> Assigned task: Copy out nothing but the line containing "common name: razor-billed curassow" and the lines that follow it to the end of the entries, exactly as they stand.

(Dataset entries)
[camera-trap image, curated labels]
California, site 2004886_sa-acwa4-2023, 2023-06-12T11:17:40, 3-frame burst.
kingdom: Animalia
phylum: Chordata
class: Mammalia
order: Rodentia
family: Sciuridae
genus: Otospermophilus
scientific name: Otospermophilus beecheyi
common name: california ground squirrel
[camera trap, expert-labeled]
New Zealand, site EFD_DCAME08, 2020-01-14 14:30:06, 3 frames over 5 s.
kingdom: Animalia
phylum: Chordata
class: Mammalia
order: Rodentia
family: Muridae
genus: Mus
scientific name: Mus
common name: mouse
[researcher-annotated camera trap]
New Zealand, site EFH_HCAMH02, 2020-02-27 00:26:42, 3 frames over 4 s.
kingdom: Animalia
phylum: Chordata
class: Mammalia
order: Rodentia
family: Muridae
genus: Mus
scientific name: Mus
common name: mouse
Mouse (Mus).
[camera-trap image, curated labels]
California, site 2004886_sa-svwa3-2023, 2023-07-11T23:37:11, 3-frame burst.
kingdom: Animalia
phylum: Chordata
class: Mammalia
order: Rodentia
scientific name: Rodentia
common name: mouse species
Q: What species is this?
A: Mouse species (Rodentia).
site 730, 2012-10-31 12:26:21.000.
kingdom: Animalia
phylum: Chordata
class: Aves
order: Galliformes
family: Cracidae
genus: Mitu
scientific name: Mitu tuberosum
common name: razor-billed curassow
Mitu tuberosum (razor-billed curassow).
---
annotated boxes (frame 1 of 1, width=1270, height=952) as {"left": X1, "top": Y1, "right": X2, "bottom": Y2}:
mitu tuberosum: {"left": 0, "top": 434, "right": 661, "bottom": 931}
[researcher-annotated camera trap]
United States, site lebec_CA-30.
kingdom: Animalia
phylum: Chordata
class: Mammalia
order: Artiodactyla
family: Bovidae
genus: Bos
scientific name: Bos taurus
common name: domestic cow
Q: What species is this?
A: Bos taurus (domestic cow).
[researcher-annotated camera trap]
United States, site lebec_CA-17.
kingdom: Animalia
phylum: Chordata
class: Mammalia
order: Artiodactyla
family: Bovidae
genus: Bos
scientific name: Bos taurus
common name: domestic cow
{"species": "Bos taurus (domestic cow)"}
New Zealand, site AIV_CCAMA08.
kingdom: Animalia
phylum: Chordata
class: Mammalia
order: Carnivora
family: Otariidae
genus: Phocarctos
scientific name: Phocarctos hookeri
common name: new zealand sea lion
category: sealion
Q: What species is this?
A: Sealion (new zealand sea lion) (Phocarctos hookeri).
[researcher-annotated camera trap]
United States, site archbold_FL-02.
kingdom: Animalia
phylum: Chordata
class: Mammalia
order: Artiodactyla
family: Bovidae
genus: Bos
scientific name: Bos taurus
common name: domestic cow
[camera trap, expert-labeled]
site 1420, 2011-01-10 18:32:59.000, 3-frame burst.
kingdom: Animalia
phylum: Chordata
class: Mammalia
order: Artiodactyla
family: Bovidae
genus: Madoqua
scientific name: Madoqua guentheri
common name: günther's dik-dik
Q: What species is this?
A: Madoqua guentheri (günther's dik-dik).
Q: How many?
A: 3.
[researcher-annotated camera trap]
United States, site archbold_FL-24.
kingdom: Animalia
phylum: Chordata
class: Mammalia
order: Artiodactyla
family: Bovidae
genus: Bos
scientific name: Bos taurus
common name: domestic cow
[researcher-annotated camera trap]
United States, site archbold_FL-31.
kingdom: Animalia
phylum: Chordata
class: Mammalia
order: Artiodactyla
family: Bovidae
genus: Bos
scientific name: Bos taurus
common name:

> Answer to the exercise:
common name: razor-billed curassow
Mitu tuberosum (razor-billed curassow).
---
annotated boxes (frame 1 of 1, width=1270, height=952) as {"left": X1, "top": Y1, "right": X2, "bottom": Y2}:
mitu tuberosum: {"left": 0, "top": 434, "right": 661, "bottom": 931}
[researcher-annotated camera trap]
United States, site lebec_CA-30.
kingdom: Animalia
phylum: Chordata
class: Mammalia
order: Artiodactyla
family: Bovidae
genus: Bos
scientific name: Bos taurus
common name: domestic cow
Q: What species is this?
A: Bos taurus (domestic cow).
[researcher-annotated camera trap]
United States, site lebec_CA-17.
kingdom: Animalia
phylum: Chordata
class: Mammalia
order: Artiodactyla
family: Bovidae
genus: Bos
scientific name: Bos taurus
common name: domestic cow
{"species": "Bos taurus (domestic cow)"}
New Zealand, site AIV_CCAMA08.
kingdom: Animalia
phylum: Chordata
class: Mammalia
order: Carnivora
family: Otariidae
genus: Phocarctos
scientific name: Phocarctos hookeri
common name: new zealand sea lion
category: sealion
Q: What species is this?
A: Sealion (new zealand sea lion) (Phocarctos hookeri).
[researcher-annotated camera trap]
United States, site archbold_FL-02.
kingdom: Animalia
phylum: Chordata
class: Mammalia
order: Artiodactyla
family: Bovidae
genus: Bos
scientific name: Bos taurus
common name: domestic cow
[camera trap, expert-labeled]
site 1420, 2011-01-10 18:32:59.000, 3-frame burst.
kingdom: Animalia
phylum: Chordata
class: Mammalia
order: Artiodactyla
family: Bovidae
genus: Madoqua
scientific name: Madoqua guentheri
common name: günther's dik-dik
Q: What species is this?
A: Madoqua guentheri (günther's dik-dik).
Q: How many?
A: 3.
[researcher-annotated camera trap]
United States, site archbold_FL-24.
kingdom: Animalia
phylum: Chordata
class: Mammalia
order: Artiodactyla
family: Bovidae
genus: Bos
scientific name: Bos taurus
common name: domestic cow
[researcher-annotated camera trap]
United States, site archbold_FL-31.
kingdom: Animalia
phylum: Chordata
class: Mammalia
order: Artiodactyla
family: Bovidae
genus: Bos
scientific name: Bos taurus
common name:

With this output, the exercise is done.